Material shown Start Marker

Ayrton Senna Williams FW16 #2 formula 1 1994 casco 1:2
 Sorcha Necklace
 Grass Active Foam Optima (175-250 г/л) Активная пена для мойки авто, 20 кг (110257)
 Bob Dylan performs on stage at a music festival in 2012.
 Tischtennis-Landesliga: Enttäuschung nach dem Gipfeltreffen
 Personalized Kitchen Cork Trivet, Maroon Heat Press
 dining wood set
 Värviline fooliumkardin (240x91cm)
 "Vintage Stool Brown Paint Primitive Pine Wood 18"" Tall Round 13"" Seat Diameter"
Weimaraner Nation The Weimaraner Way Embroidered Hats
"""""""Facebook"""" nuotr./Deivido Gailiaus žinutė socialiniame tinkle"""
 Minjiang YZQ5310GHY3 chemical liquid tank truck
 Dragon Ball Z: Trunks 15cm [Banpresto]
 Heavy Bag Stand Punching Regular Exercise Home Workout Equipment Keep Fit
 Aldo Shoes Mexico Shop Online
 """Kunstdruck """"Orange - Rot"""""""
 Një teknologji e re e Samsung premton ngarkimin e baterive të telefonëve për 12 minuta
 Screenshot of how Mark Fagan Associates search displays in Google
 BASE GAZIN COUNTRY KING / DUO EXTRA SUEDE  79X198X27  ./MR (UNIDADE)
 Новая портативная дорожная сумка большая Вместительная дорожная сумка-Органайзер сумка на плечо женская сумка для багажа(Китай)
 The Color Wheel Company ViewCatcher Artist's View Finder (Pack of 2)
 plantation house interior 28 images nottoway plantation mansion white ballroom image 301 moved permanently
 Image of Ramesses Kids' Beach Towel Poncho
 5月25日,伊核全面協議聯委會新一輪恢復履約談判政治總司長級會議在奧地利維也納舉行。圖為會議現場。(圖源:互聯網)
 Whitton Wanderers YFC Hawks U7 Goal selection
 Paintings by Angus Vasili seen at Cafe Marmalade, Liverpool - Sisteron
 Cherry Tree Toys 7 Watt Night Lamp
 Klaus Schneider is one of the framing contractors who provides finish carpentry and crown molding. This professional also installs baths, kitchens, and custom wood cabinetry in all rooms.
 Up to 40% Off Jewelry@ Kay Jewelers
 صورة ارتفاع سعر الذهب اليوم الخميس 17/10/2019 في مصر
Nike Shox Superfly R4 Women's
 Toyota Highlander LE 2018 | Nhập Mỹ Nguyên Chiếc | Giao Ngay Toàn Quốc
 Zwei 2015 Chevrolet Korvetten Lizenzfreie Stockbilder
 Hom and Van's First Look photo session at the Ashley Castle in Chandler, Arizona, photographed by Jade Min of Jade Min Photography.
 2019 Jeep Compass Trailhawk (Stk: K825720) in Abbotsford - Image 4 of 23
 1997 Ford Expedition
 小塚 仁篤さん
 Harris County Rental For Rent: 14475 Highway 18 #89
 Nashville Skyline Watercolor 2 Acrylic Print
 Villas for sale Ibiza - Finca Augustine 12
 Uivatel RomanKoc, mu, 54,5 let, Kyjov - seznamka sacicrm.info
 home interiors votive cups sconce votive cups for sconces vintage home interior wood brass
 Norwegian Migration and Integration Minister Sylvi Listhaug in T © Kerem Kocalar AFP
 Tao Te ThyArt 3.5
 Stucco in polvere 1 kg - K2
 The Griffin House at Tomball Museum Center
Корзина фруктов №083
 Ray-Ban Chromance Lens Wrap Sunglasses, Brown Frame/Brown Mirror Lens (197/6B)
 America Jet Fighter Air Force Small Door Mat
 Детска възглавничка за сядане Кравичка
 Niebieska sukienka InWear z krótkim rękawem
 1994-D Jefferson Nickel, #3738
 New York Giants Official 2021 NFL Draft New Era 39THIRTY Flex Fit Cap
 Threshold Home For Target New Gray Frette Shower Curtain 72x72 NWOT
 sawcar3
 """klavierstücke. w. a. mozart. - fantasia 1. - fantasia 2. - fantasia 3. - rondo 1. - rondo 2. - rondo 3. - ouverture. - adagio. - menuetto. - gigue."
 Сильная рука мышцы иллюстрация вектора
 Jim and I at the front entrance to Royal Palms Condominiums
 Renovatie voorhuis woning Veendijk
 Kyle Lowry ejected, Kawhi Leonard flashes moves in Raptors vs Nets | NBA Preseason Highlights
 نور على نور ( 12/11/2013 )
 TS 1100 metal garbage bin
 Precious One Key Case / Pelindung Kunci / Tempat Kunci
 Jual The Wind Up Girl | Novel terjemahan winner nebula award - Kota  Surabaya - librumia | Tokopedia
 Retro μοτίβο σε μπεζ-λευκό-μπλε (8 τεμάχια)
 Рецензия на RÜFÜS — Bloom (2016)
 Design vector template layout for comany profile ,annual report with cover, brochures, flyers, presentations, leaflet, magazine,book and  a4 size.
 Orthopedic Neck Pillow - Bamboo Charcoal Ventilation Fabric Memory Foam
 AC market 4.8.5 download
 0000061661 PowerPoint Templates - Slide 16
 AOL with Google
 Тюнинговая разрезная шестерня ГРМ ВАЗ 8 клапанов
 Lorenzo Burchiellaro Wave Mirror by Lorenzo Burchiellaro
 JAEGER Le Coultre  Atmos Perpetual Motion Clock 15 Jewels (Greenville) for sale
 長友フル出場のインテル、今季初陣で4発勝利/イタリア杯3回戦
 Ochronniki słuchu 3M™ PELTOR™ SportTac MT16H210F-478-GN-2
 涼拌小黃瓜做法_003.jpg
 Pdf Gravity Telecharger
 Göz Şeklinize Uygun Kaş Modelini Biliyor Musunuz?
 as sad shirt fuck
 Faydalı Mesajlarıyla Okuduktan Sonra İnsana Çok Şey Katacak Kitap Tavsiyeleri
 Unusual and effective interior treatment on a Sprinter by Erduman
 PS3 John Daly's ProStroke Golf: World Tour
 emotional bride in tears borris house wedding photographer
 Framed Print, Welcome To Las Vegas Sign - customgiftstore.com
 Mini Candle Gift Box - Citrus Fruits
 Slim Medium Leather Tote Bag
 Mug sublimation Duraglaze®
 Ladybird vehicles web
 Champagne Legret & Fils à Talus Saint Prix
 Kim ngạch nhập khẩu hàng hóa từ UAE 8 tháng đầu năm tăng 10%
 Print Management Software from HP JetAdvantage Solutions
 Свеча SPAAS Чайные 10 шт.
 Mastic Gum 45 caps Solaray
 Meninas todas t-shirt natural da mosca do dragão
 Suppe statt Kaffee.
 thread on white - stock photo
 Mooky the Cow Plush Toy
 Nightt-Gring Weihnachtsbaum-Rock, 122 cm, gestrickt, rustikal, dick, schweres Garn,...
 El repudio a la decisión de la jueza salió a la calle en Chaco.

Material shown End Marker

Your answer should consist of every record, printed exactly as given.

Ayrton Senna Williams FW16 #2 formula 1 1994 casco 1:2
 Sorcha Necklace
 Grass Active Foam Optima (175-250 г/л) Активная пена для мойки авто, 20 кг (110257)
 Bob Dylan performs on stage at a music festival in 2012.
 Tischtennis-Landesliga: Enttäuschung nach dem Gipfeltreffen
 Personalized Kitchen Cork Trivet, Maroon Heat Press
 dining wood set
 Värviline fooliumkardin (240x91cm)
 "Vintage Stool Brown Paint Primitive Pine Wood 18"" Tall Round 13"" Seat Diameter"
Weimaraner Nation The Weimaraner Way Embroidered Hats
"""""""Facebook"""" nuotr./Deivido Gailiaus žinutė socialiniame tinkle"""
 Minjiang YZQ5310GHY3 chemical liquid tank truck
 Dragon Ball Z: Trunks 15cm [Banpresto]
 Heavy Bag Stand Punching Regular Exercise Home Workout Equipment Keep Fit
 Aldo Shoes Mexico Shop Online
 """Kunstdruck """"Orange - Rot"""""""
 Një teknologji e re e Samsung premton ngarkimin e baterive të telefonëve për 12 minuta
 Screenshot of how Mark Fagan Associates search displays in Google
 BASE GAZIN COUNTRY KING / DUO EXTRA SUEDE  79X198X27  ./MR (UNIDADE)
 Новая портативная дорожная сумка большая Вместительная дорожная сумка-Органайзер сумка на плечо женская сумка для багажа(Китай)
 The Color Wheel Company ViewCatcher Artist's View Finder (Pack of 2)
 plantation house interior 28 images nottoway plantation mansion white ballroom image 301 moved permanently
 Image of Ramesses Kids' Beach Towel Poncho
 5月25日,伊核全面協議聯委會新一輪恢復履約談判政治總司長級會議在奧地利維也納舉行。圖為會議現場。(圖源:互聯網)
 Whitton Wanderers YFC Hawks U7 Goal selection
 Paintings by Angus Vasili seen at Cafe Marmalade, Liverpool - Sisteron
 Cherry Tree Toys 7 Watt Night Lamp
 Klaus Schneider is one of the framing contractors who provides finish carpentry and crown molding. This professional also installs baths, kitchens, and custom wood cabinetry in all rooms.
 Up to 40% Off Jewelry@ Kay Jewelers
 صورة ارتفاع سعر الذهب اليوم الخميس 17/10/2019 في مصر
Nike Shox Superfly R4 Women's
 Toyota Highlander LE 2018 | Nhập Mỹ Nguyên Chiếc | Giao Ngay Toàn Quốc
 Zwei 2015 Chevrolet Korvetten Lizenzfreie Stockbilder
 Hom and Van's First Look photo session at the Ashley Castle in Chandler, Arizona, photographed by Jade Min of Jade Min Photography.
 2019 Jeep Compass Trailhawk (Stk: K825720) in Abbotsford - Image 4 of 23
 1997 Ford Expedition
 小塚 仁篤さん
 Harris County Rental For Rent: 14475 Highway 18 #89
 Nashville Skyline Watercolor 2 Acrylic Print
 Villas for sale Ibiza - Finca Augustine 12
 Uivatel RomanKoc, mu, 54,5 let, Kyjov - seznamka sacicrm.info
 home interiors votive cups sconce votive cups for sconces vintage home interior wood brass
 Norwegian Migration and Integration Minister Sylvi Listhaug in T © Kerem Kocalar AFP
 Tao Te ThyArt 3.5
 Stucco in polvere 1 kg - K2
 The Griffin House at Tomball Museum Center
Корзина фруктов №083
 Ray-Ban Chromance Lens Wrap Sunglasses, Brown Frame/Brown Mirror Lens (197/6B)
 America Jet Fighter Air Force Small Door Mat
 Детска възглавничка за сядане Кравичка
 Niebieska sukienka InWear z krótkim rękawem
 1994-D Jefferson Nickel, #3738
 New York Giants Official 2021 NFL Draft New Era 39THIRTY Flex Fit Cap
 Threshold Home For Target New Gray Frette Shower Curtain 72x72 NWOT
 sawcar3
 """klavierstücke. w. a. mozart. - fantasia 1. - fantasia 2. - fantasia 3. - rondo 1. - rondo 2. - rondo 3. - ouverture. - adagio. - menuetto. - gigue."
 Сильная рука мышцы иллюстрация вектора
 Jim and I at the front entrance to Royal Palms Condominiums
 Renovatie voorhuis woning Veendijk
 Kyle Lowry ejected, Kawhi Leonard flashes moves in Raptors vs Nets | NBA Preseason Highlights
 نور على نور ( 12/11/2013 )
 TS 1100 metal garbage bin
 Precious One Key Case / Pelindung Kunci / Tempat Kunci
 Jual The Wind Up Girl | Novel terjemahan winner nebula award - Kota  Surabaya - librumia | Tokopedia
 Retro μοτίβο σε μπεζ-λευκό-μπλε (8 τεμάχια)
 Рецензия на RÜFÜS — Bloom (2016)
 Design vector template layout for comany profile ,annual report with cover, brochures, flyers, presentations, leaflet, magazine,book and  a4 size.
 Orthopedic Neck Pillow - Bamboo Charcoal Ventilation Fabric Memory Foam
 AC market 4.8.5 download
 0000061661 PowerPoint Templates - Slide 16
 AOL with Google
 Тюнинговая разрезная шестерня ГРМ ВАЗ 8 клапанов
 Lorenzo Burchiellaro Wave Mirror by Lorenzo Burchiellaro
 JAEGER Le Coultre  Atmos Perpetual Motion Clock 15 Jewels (Greenville) for sale
 長友フル出場のインテル、今季初陣で4発勝利/イタリア杯3回戦
 Ochronniki słuchu 3M™ PELTOR™ SportTac MT16H210F-478-GN-2
 涼拌小黃瓜做法_003.jpg
 Pdf Gravity Telecharger
 Göz Şeklinize Uygun Kaş Modelini Biliyor Musunuz?
 as sad shirt fuck
 Faydalı Mesajlarıyla Okuduktan Sonra İnsana Çok Şey Katacak Kitap Tavsiyeleri
 Unusual and effective interior treatment on a Sprinter by Erduman
 PS3 John Daly's ProStroke Golf: World Tour
 emotional bride in tears borris house wedding photographer
 Framed Print, Welcome To Las Vegas Sign - customgiftstore.com
 Mini Candle Gift Box - Citrus Fruits
 Slim Medium Leather Tote Bag
 Mug sublimation Duraglaze®
 Ladybird vehicles web
 Champagne Legret & Fils à Talus Saint Prix
 Kim ngạch nhập khẩu hàng hóa từ UAE 8 tháng đầu năm tăng 10%
 Print Management Software from HP JetAdvantage Solutions
 Свеча SPAAS Чайные 10 шт.
 Mastic Gum 45 caps Solaray
 Meninas todas t-shirt natural da mosca do dragão
 Suppe statt Kaffee.
 thread on white - stock photo
 Mooky the Cow Plush Toy
 Nightt-Gring Weihnachtsbaum-Rock, 122 cm, gestrickt, rustikal, dick, schweres Garn,...
 El repudio a la decisión de la jueza salió a la calle en Chaco.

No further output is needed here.